▸ **DIRECTIONS**
Go to the line in the entries below that holds "Tulip Tarda 9cm" and repeat exactly from there through the line that holds "クイーンニーナ 2房 化粧箱 山梨県産 お中元 ギフトにおすすめ 赤ぶどう新品種", inclusive.

▸ **INFORMATION SHOWN**

—————

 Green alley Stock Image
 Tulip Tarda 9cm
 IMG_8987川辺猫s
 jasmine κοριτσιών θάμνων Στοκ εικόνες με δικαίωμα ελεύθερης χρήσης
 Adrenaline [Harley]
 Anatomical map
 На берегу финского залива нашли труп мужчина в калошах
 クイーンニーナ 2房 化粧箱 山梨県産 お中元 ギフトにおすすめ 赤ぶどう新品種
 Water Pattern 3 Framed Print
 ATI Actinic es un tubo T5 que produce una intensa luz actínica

—————

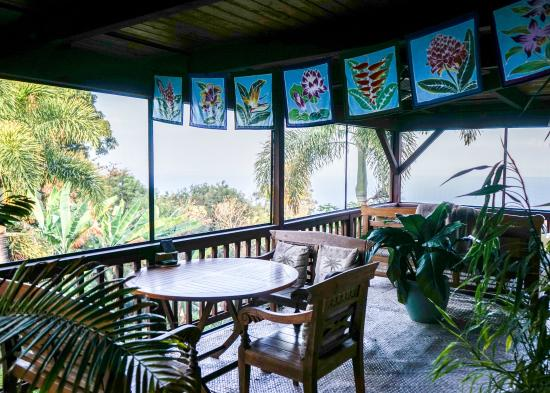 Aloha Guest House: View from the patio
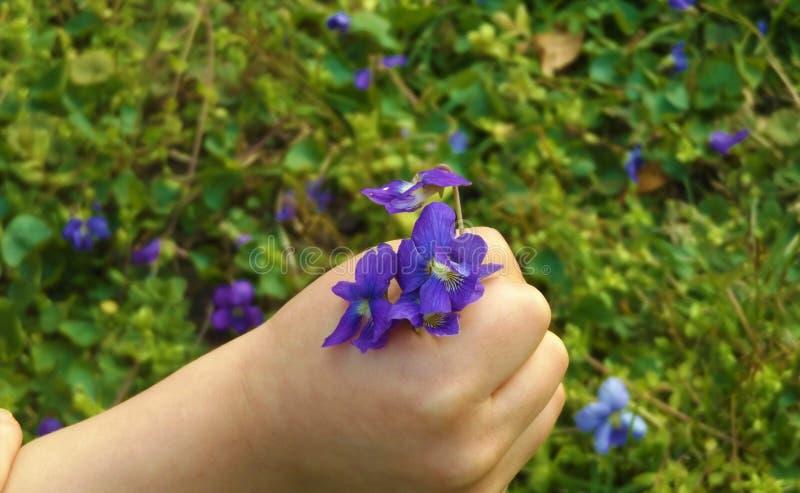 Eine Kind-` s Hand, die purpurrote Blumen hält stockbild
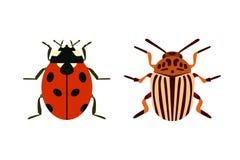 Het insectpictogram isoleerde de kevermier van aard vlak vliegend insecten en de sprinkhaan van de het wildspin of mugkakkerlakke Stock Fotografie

—————

▸ **EXERCISE ANSWER**
 Tulip Tarda 9cm
 IMG_8987川辺猫s
 jasmine κοριτσιών θάμνων Στοκ εικόνες με δικαίωμα ελεύθερης χρήσης
 Adrenaline [Harley]
 Anatomical map
 На берегу финского залива нашли труп мужчина в калошах
 クイーンニーナ 2房 化粧箱 山梨県産 お中元 ギフトにおすすめ 赤ぶどう新品種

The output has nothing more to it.